» **TEXTAUSZUG**:
::::::

(Bildquelle Ausstellungsfoto: http://thefaceofbeer.net/)

Die Craftbier-Brauerei La Nebuleuse ist selbst in der von Mikrobrauereien verwöhnten Schweiz etwas Besonderes. Die drei Freunde Arthur Viaud, Jeremy Pernet und Kouros Ghavami brauen im schönen Lausanne seit 2014 Biere, die wirklich alles außer Mainstream sind. So scheuen sich die jungen Brauer nicht, einem Bier auch mal Senf-Aromen beizufügen oder ein IPA als „Italian Pizza Ale“ neu zu interpretieren. BESTMALZblog sprach mit Kouros Ghavami, einem der drei Gründer von La Nebuleuse.

BESTMALZblog: Kouros, was hat dich dazu gebracht, Bier zu brauen? Gibt’s eine Anekdote dazu?

::::::

» **EINGABEDATEN**:
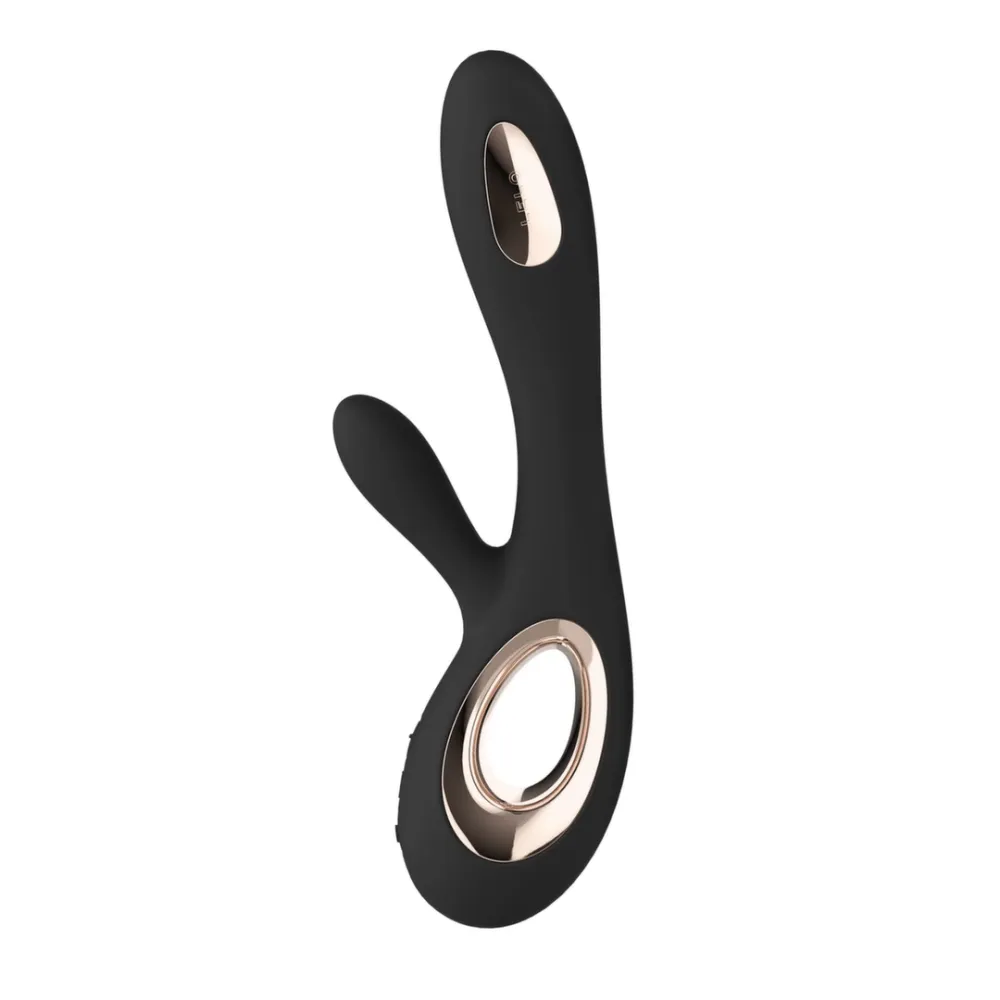 Rabbit vibrátor LELO Soraya Wave s pohybem WaveMotion, černý - obrázek 7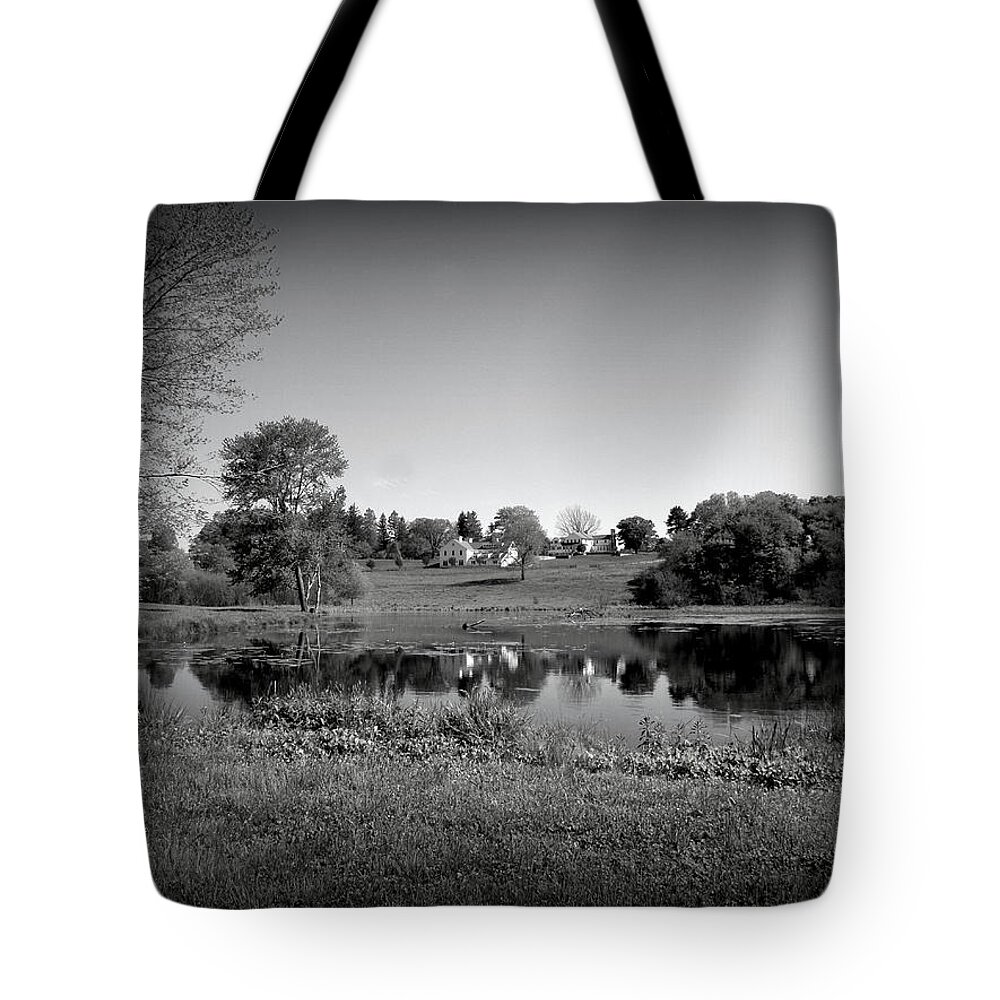 Connecticut Tote Bag featuring the photograph Country black and white by Kim Galluzzo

::::::

» **ANFORDERUNG A**:
Seit welchem Jahr braut La Nebuleuse laut dem Textauszug über die Lausanner Brauerei ihre Biere?
» **ANFORDERUNG B**:
Führe den Textauszug über die Brauerei La Nebuleuse nach seinem letzten Satz weiter.

» **ANTWORTBEREICH A**:
Seit 2014.

» **ANTWORTBEREICH B**:
Kouros Ghavami:Arthur kenne ich, seit wir 14 sind, Jeremy sogar noch aus dem Kindergarten. Wir waren schon Bier-Freaks, bevor wir es überhaupt trinken durften – schon als Jungs haben wir mit einer Bier-Enzyklopädie begonnen. Bereits damals träumten wir davon, eine eigene Bierkneipe zu eröffnen. Dann haben sich unsere Wege ein bisschen getrennt, wir studierten alle unterschiedliche Fächer und zogen aus der Schweiz weg. Als wir uns in den Ferien mal wieder dort trafen, gab uns Arthur sein erstes selbst Gebrautes zum Probieren – und das schlug bei uns mächtig ein! Wir haben daher während unserer Unizeit hobbymäßig mit dem Bierbrauen in der Küche begonnen. Ein paar Jahre später haben wir dann den großen Schritt gewagt, unsere Jobs aufgegeben und eine kleine Brauerei in einem Keller in Lausanne eröffnet. Der Rest ist Geschichte. Und jetzt bin ich der Stolz meiner Familie, weil wir endlich wieder einen Brauer in der Familie haben. Mein Großvater war nämlich Geschäftsführer einer Altbier-Brauerei im Rheinland.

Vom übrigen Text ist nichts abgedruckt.